The science advisers’ influence began to slip during the
Johnson administration, Herken said, as tensions grew over the Vietnam War,
which many scientists opposed. It reached a nadir during the Nixon
administration, when the president — angry over his science adviser’s refusal
to support the supersonic transport program and antiballistic missile defense
– fired the adviser and dissolved the advisory council.

President Gerald Ford reinstated the position and the
council, and the science adviser’s role has since expanded beyond weapons and
defense research to include a host of other issues.

“As a physicist, I really had to learn a lot of
biology,” said Neal Lane, who was
science adviser during President Bill Clinton’s second term. “The Human
Genome Project was very central to the work I did in the White House, and the
stem cell issue … fortunately I had a very good staff.”

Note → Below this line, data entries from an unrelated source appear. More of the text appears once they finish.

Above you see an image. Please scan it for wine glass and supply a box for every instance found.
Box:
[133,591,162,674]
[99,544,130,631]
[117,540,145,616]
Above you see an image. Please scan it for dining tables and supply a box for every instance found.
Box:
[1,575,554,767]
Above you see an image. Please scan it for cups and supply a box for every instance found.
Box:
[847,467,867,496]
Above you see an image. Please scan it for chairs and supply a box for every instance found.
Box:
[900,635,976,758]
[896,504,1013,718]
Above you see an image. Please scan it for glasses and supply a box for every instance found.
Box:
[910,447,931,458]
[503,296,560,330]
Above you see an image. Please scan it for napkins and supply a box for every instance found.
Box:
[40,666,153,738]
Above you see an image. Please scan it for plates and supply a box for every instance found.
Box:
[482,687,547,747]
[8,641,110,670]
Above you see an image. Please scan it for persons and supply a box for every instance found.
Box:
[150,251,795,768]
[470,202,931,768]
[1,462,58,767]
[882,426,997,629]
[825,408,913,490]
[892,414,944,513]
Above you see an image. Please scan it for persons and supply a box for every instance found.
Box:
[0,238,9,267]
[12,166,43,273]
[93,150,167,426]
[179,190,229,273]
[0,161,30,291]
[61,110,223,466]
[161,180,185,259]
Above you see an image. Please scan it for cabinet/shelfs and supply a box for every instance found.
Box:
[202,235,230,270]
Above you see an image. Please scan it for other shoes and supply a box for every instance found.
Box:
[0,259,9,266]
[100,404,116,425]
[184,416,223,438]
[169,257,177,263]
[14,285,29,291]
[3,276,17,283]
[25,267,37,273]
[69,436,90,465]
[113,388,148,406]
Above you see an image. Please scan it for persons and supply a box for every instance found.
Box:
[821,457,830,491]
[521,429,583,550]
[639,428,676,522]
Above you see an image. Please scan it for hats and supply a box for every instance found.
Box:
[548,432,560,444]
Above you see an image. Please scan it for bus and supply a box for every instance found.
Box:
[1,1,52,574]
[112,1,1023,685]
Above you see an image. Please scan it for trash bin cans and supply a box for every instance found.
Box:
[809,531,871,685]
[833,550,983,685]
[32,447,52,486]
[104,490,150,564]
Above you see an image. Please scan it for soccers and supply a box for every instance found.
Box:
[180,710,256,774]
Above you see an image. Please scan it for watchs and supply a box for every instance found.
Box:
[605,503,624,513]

Since the Ford administration, the science adviser has also
headed the White House Office of Science and Technology Policy. In that role,
the adviser has a “mundane but critical” job, said David Goldston,
the former chief of staff of the House Science Committee. He makes sure the
various science agencies — such as the NIH, the National Science Foundation,
NASA and others — coordinate on issues where they have overlapping
responsibilities.

As head of OSTP, the science adviser also advocates on
issues important to the science community. For example, Goldston said, after
the Sept. 11, 2001, terrorist attacks, when new visa restrictions were put in
place, OSTP was active in trying to limit the barriers those new restrictions
presented to international scientists.

In recent years, though, some critics have charged that the
science adviser’s influence has reached another low under President George W.
Bush, whose adviser, John Marburger, is a well-respected physicist and former
head of Brookhaven National Laboratory. However, he wasn’t appointed until
nearly nine months into the president’s term, and then he was not given the
title “assistant to the president,” as President Clinton’s and
President George H.W. Bush’s science advisers were.

President George W. Bush’s tenure has been marked by
criticism from scientists on issues ranging from stem-cell research to
climate-change policy to political interference with science.

Mr. Obama seemed to refer to that in his speech last week,
when he said that “promoting science … is about ensuring that facts and
evidence are never twisted or obscured by politics or ideology. It’s about
listening to what our scientists have to say, even when it’s inconvenient –
especially when it’s inconvenient.”

In Holdren, Obama has picked someone who has not shied away
from expressing strong opinions on global warming, energy policy and other
topics.

“He’s a little different [from a typical scientist]
because he’s been outspoken, but I think people have always found him rational,
reasonable and well-versed,” Ralph Cicerone, president of the National
Academy of Sciences, told the Boston Globe.

And Al Teich, science and policy programs director at AAAS,
said he believes that Mr. Obama will take full advantage of Holdren’s expertise
in those critical areas.

“Some presidents aren’t very interested, but some are
like vacuum cleaners for information, they want all they can get. One has a
sense that Obama will be one of those,” Teich said.